_WRITTEN PROBLEM_
Copy the records below exactly, leaving out every picture.

---------- SUPPLIED RECORDS ----------

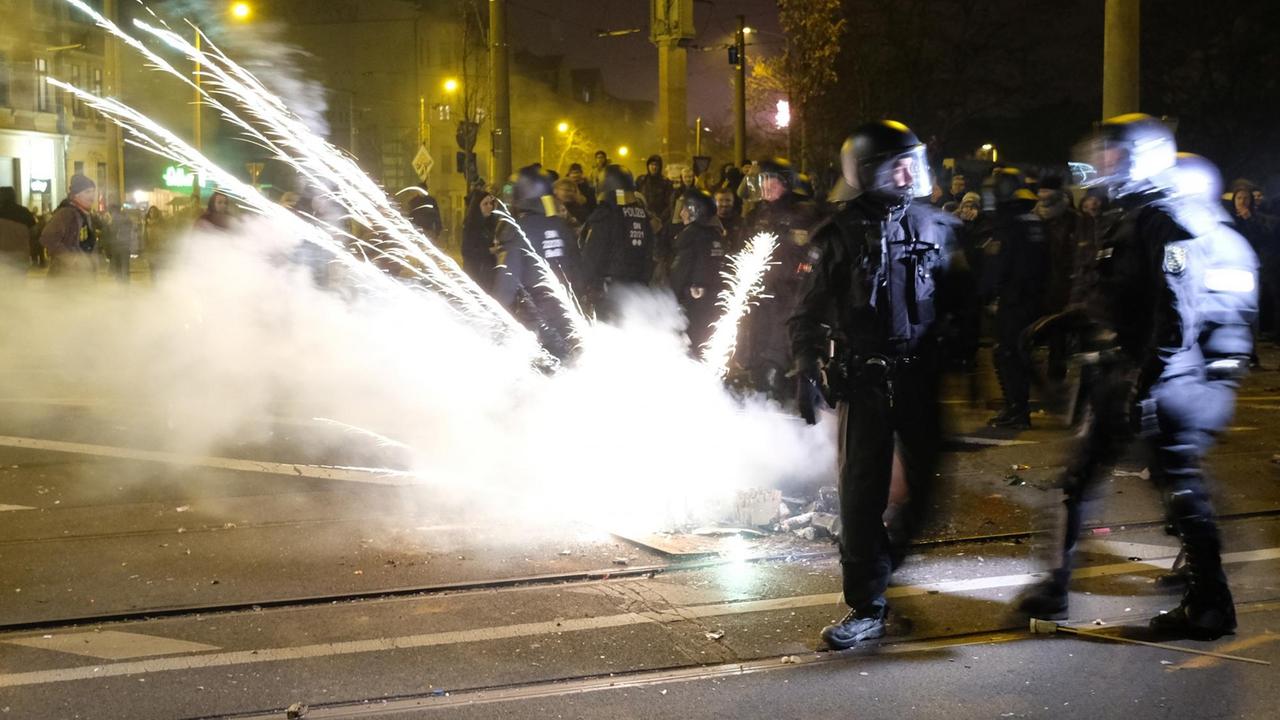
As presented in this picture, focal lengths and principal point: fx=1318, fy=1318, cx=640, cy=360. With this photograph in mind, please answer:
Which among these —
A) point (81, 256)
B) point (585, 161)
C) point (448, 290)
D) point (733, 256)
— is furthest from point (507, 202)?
point (585, 161)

----------

_THE ANSWER_
As presented in this picture, focal lengths and principal point: fx=1318, fy=1318, cx=640, cy=360. With this photograph in mind, please answer:
Which among these —
A) point (81, 256)
B) point (585, 161)
C) point (448, 290)
D) point (733, 256)
— is furthest from point (507, 202)?
point (585, 161)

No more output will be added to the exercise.